Currently, the five-year survival rate of lung cancer patients is very low, largely attributed to newly diagnosed patients presenting with locally advanced or metastatic disease. The lung cancer five-year survival rate (18.6%) is lower than many other leading cancer sites, such as colorectal (64.5%), breast (89.6%) and prostate (98.2%). The five-year survival rate for lung cancer is 56% for cases detected when the disease is still localized (within the lungs). However, only 16% of lung cancer cases are diagnosed at an early stage. For distant tumors (spread to other organs) the five-year survival rate is only 5%. More than 50% of lung cancer cases die within one year of being diagnosed. Accordingly, early diagnosis is key to the successful treatment, management and care of lung cancer. Metabolomic techniques were used to discover and validate plasma biomarkers for the diagnosis of early-stage non-small cell lung cancer (NSCLC). Plasma samples from 599 patients with biopsy-confirmed NSCLC along with age and sex-matched plasma samples from 214 controls were analyzed. A fully quantitative targeted mass spectrometry analysis (targeting 142 metabolites) was performed. The sample set was split into a discovery set and validation set. Metabolite concentrations, clinical data, and smoking history were used to determine optimal sets of biomarkers and optimal regression models for identifying different stages of NSCLC using the discovery sets. The same biomarkers and regression models were used and assessed on the validation models.
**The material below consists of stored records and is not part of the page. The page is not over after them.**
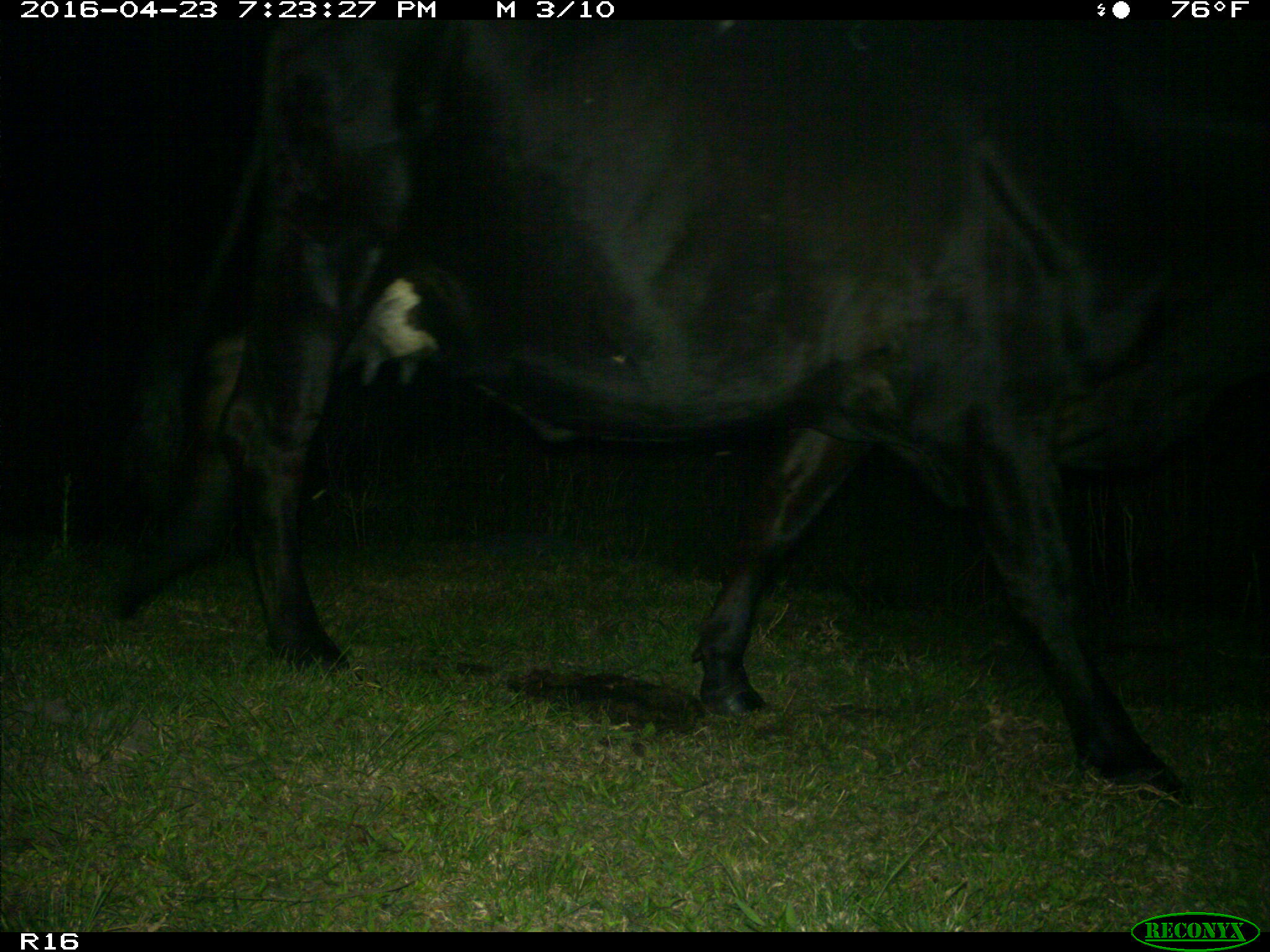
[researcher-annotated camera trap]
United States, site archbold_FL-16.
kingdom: Animalia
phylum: Chordata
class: Mammalia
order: Artiodactyla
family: Bovidae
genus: Bos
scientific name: Bos taurus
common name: domestic cow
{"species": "Bos taurus (domestic cow)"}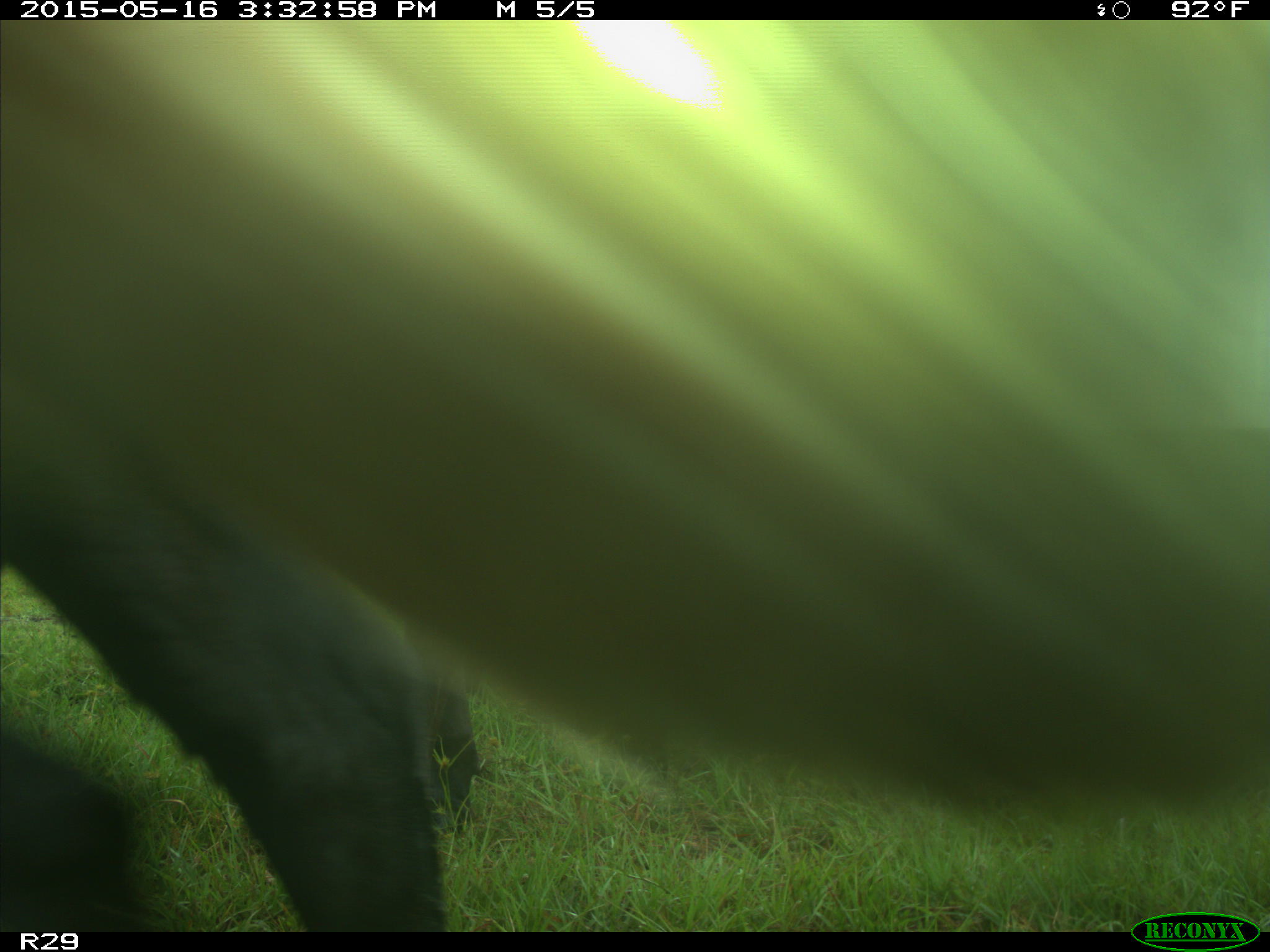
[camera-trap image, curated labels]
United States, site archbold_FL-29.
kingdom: Animalia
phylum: Chordata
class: Mammalia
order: Artiodactyla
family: Bovidae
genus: Bos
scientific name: Bos taurus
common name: domestic cow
Bos taurus (domestic cow).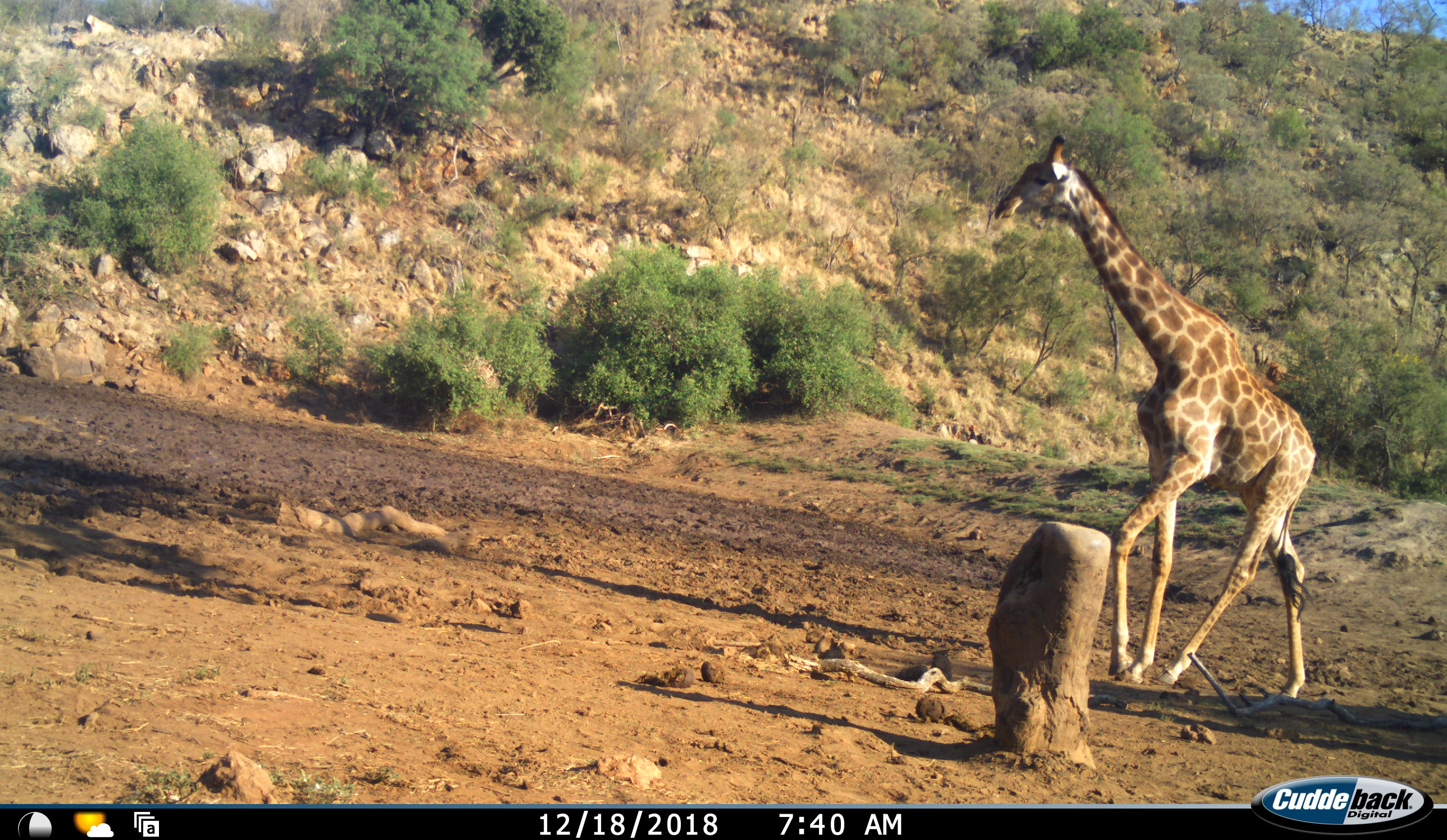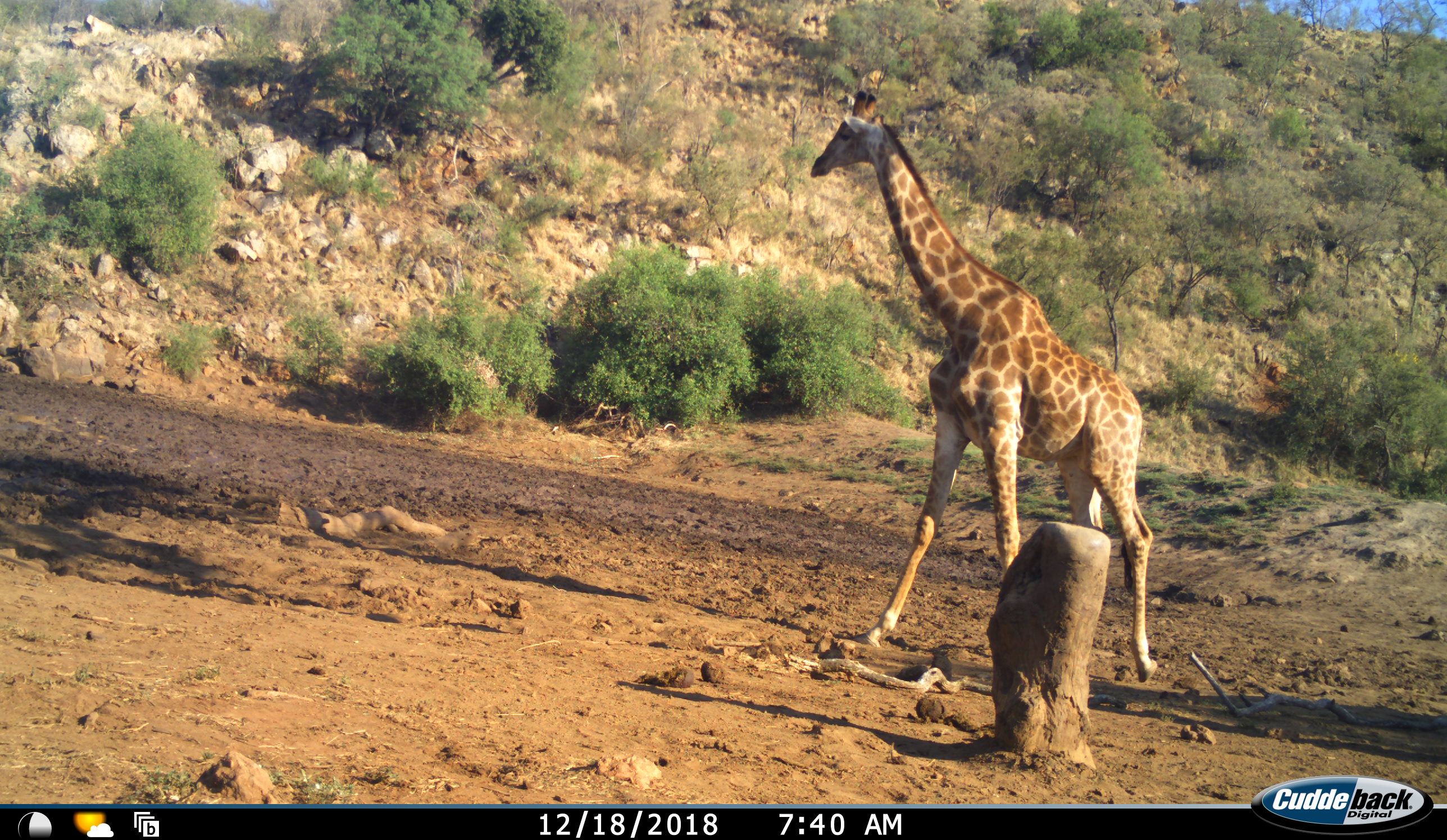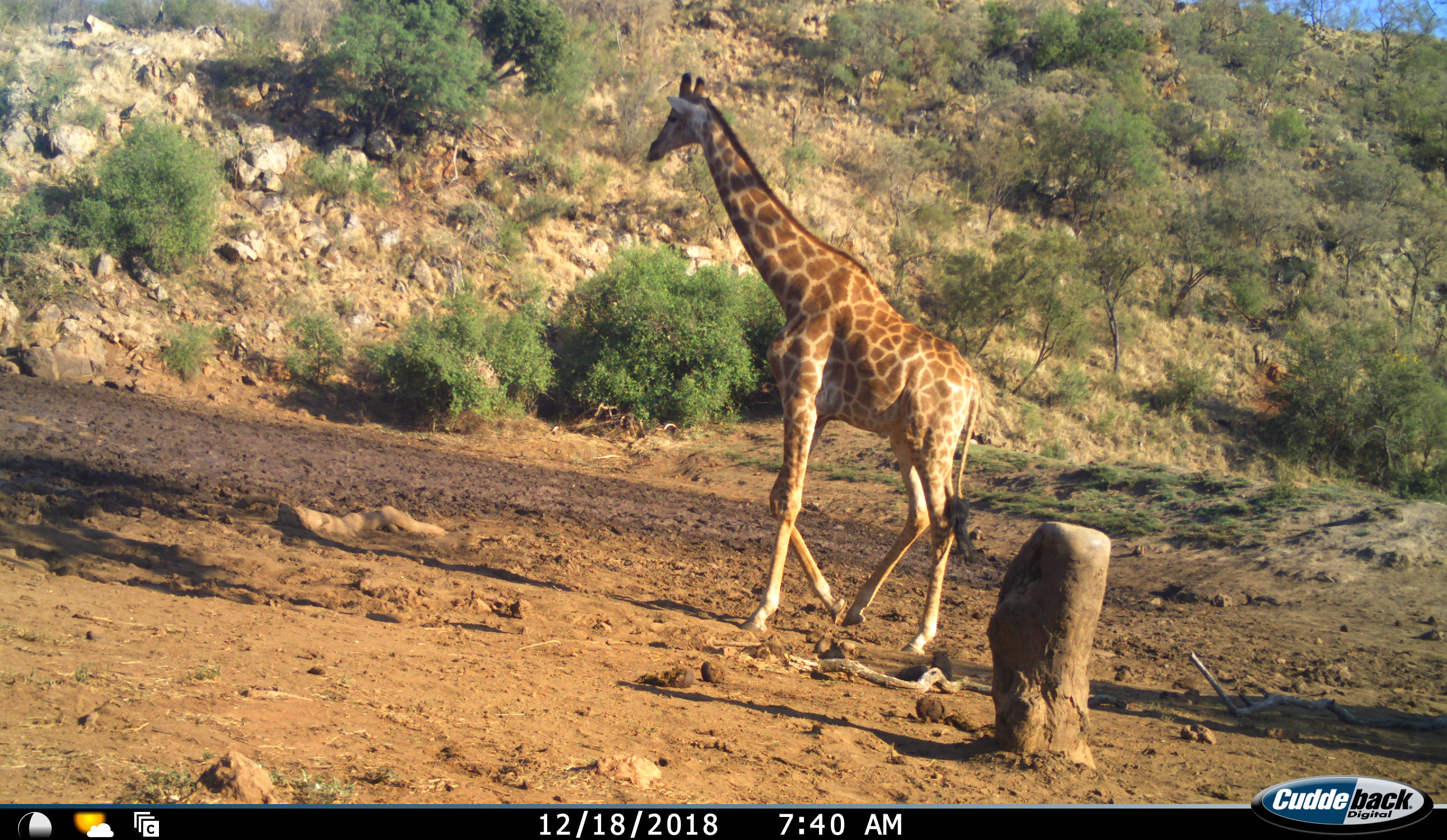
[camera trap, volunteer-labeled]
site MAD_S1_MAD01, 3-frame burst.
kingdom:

Univariate and multivariate statistical analysis identified β-hydroxybutyric acid, LysoPC 20:3, PC ae C40:6, citric acid, and fumaric acid as being significantly different between healthy controls and early stage (I/II) NSCLC. Predictive models with AUC > 0.8 were developed and validated using these metabolites and other clinical data for detecting different stages of NSCLC. This study has identified and validated a simple, high-performing, metabolite-based test for detecting early stage (I/II) NSCLC patients in plasma. Such an observation will enable a blood-based routine screening test for patients at the highest risk for lung cancer that is cost-effective, accurate and reliable.